Records follow. Pull out every line that contains "burst".

Top of RAW DATA

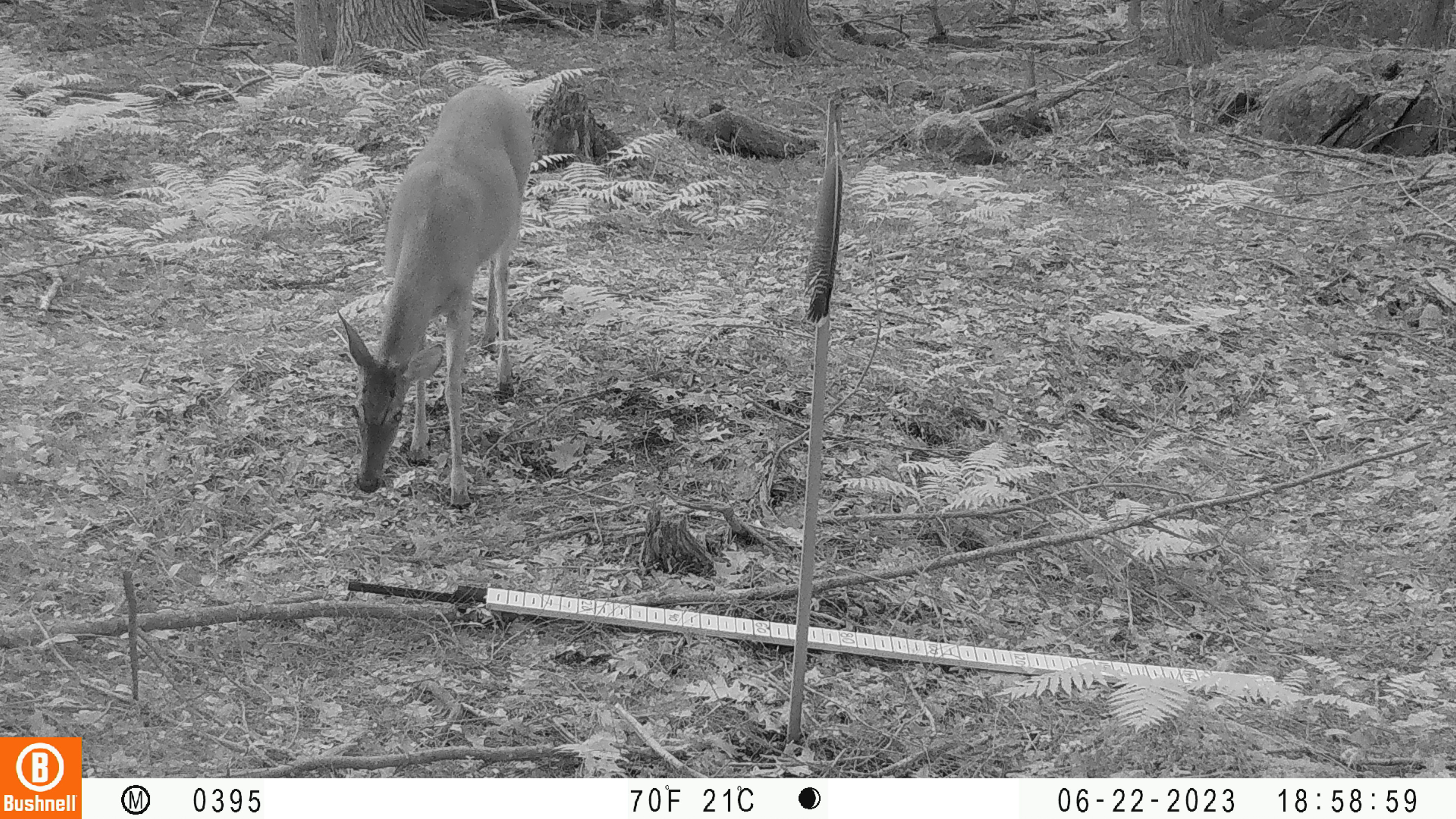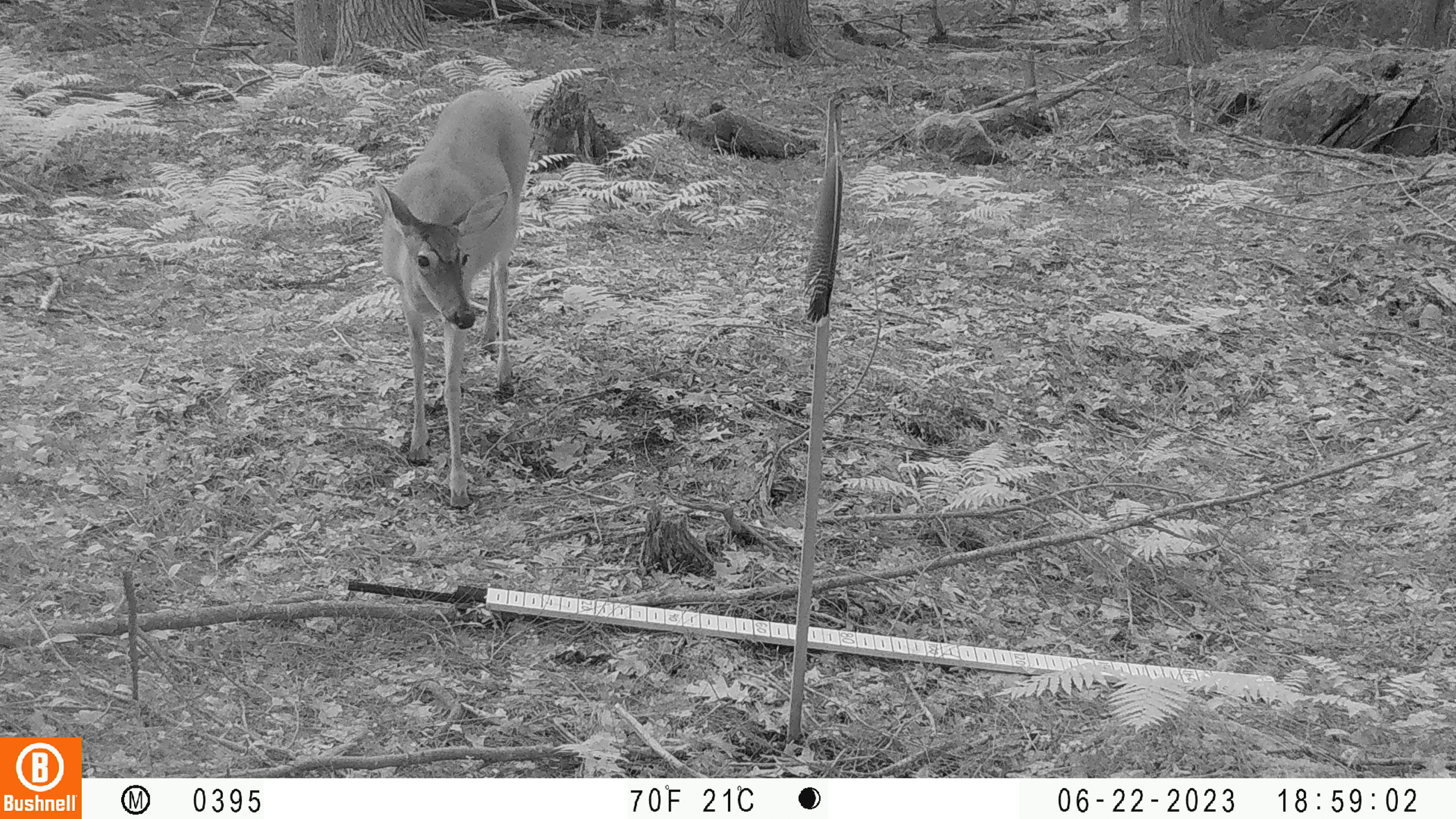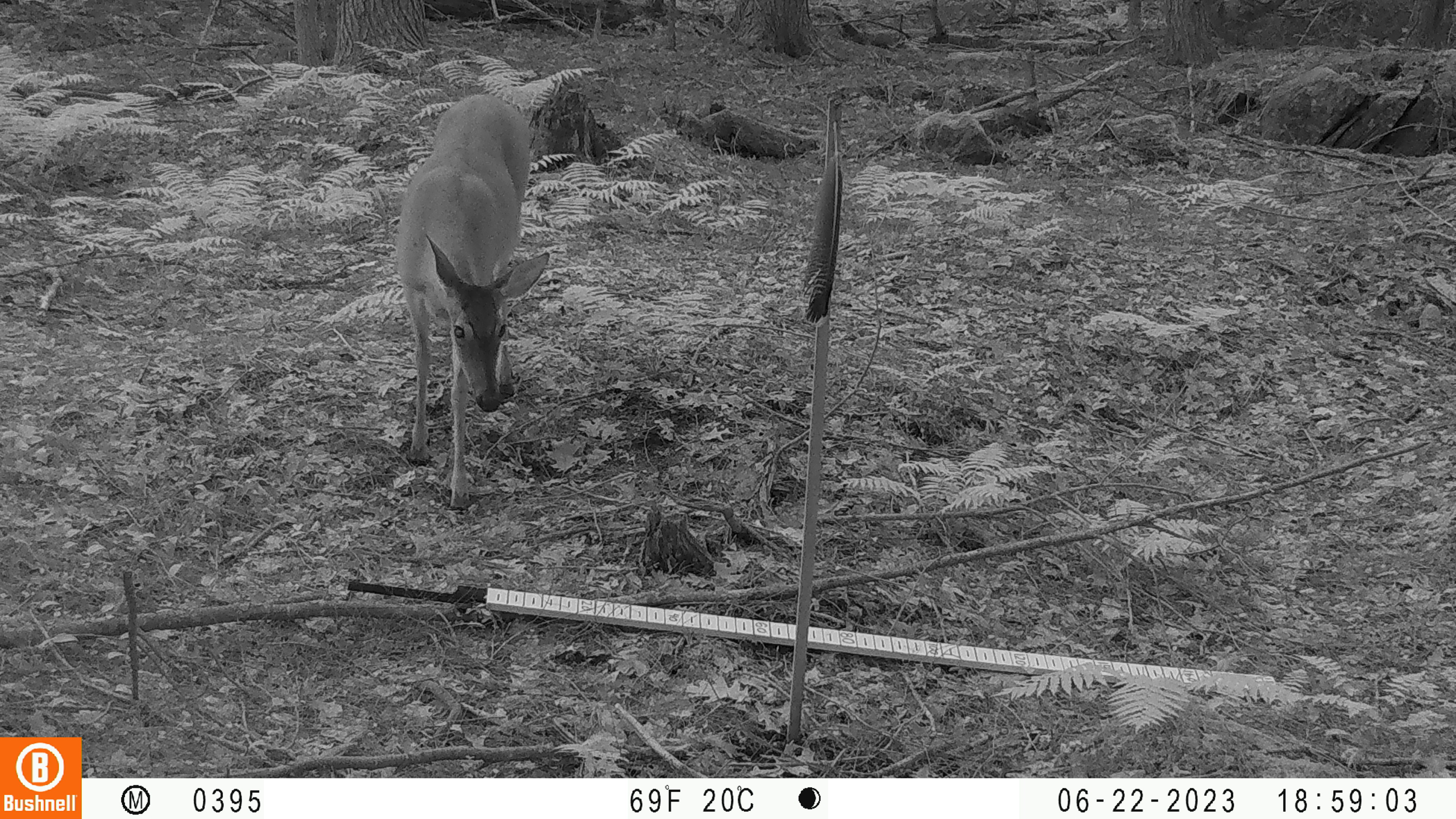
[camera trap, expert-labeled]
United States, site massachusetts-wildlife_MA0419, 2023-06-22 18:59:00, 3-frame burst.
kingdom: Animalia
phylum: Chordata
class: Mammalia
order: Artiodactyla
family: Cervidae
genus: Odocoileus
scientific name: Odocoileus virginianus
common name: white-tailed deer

Bottom of RAW DATA
Top of RAW DATA

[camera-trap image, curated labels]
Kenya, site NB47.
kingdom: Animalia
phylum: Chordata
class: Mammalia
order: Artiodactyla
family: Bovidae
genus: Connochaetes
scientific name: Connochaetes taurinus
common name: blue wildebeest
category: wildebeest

Bottom of RAW DATA
Top of RAW DATA

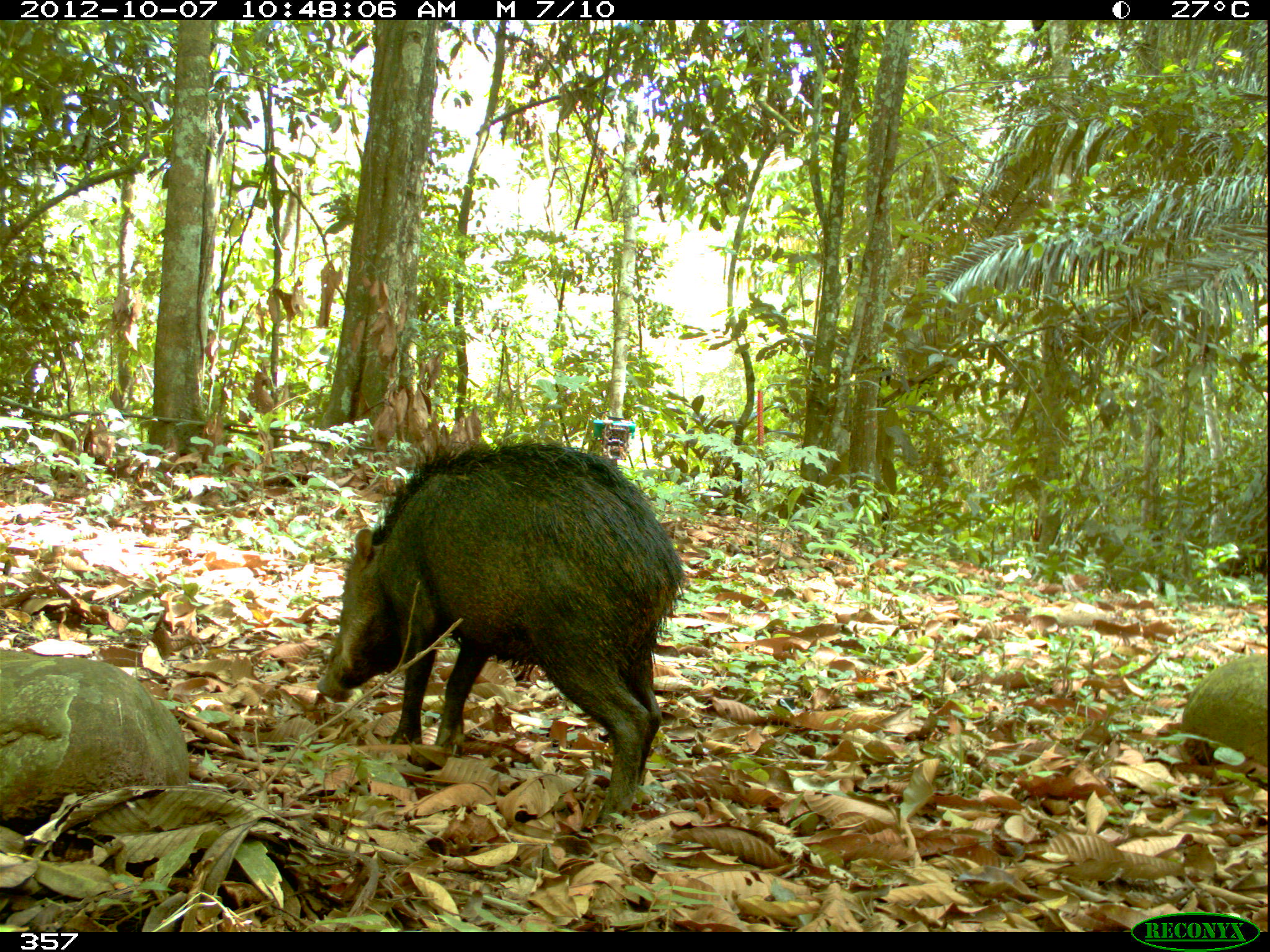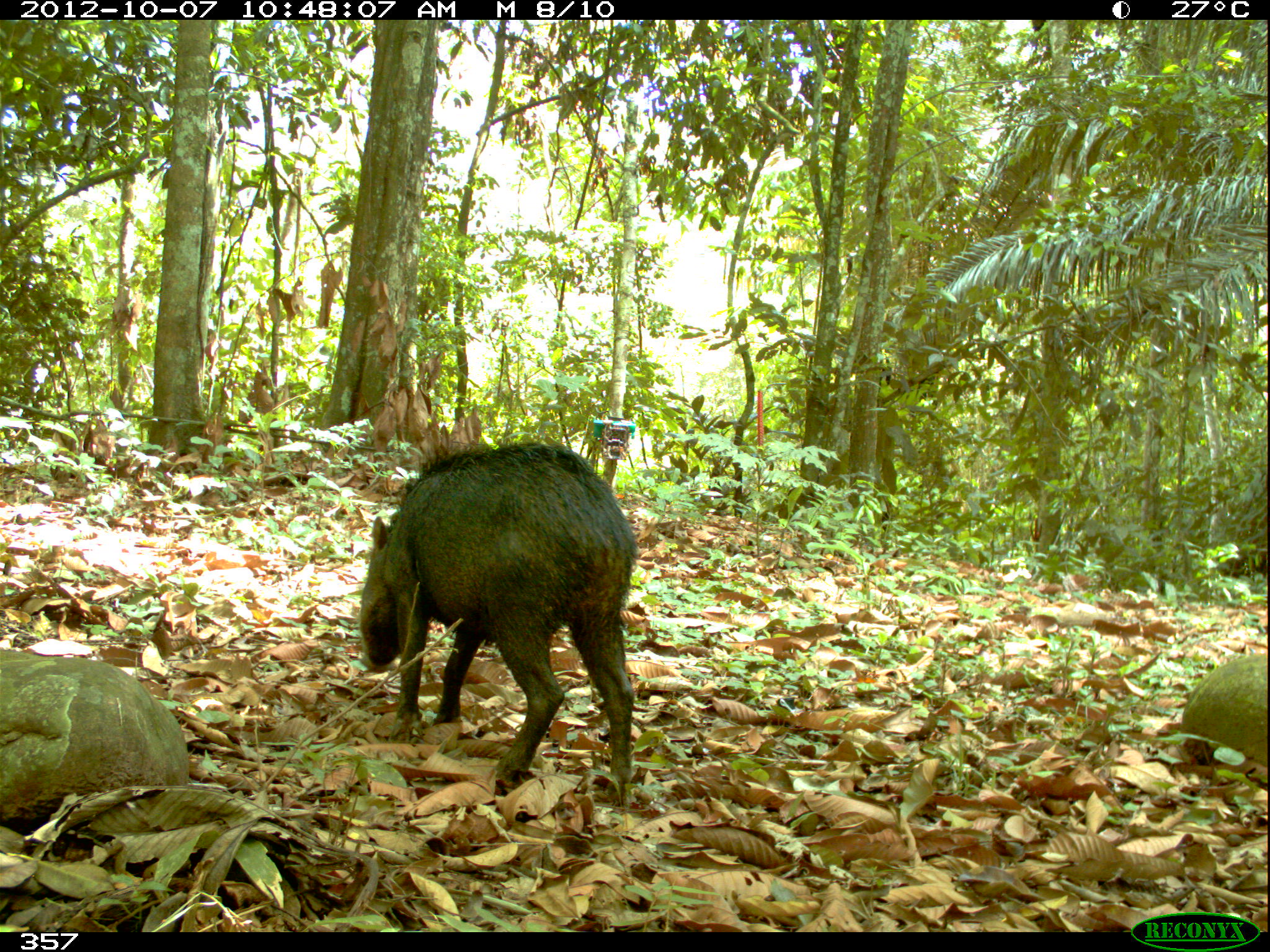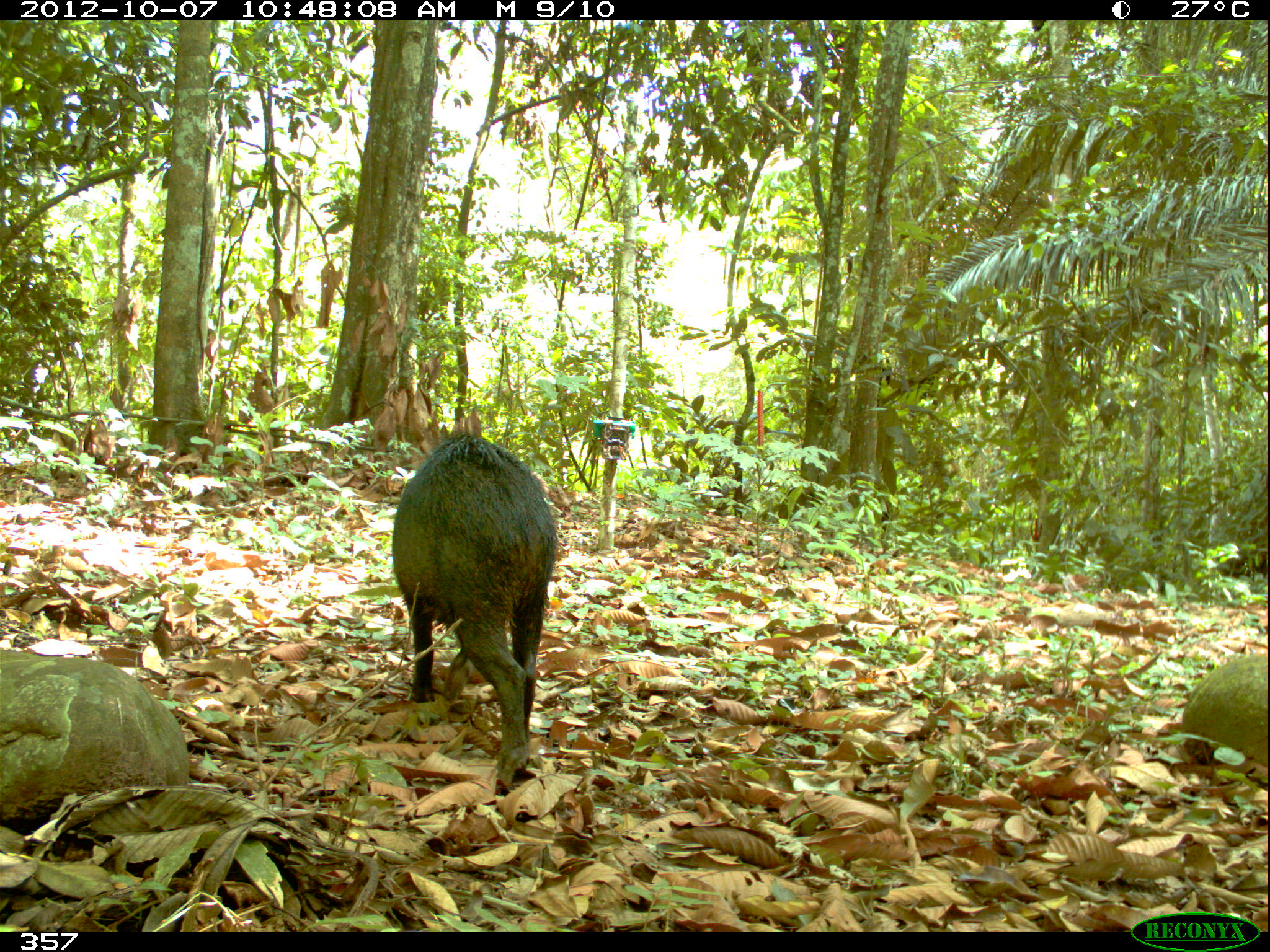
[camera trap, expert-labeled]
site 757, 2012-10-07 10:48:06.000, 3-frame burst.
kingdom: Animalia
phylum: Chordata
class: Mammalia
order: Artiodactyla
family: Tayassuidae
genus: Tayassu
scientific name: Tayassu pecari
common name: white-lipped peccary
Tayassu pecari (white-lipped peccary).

Bottom of RAW DATA

REPLY TO THE TASK
United States, site massachusetts-wildlife_MA0419, 2023-06-22 18:59:00, 3-frame burst.
site 757, 2012-10-07 10:48:06.000, 3-frame burst.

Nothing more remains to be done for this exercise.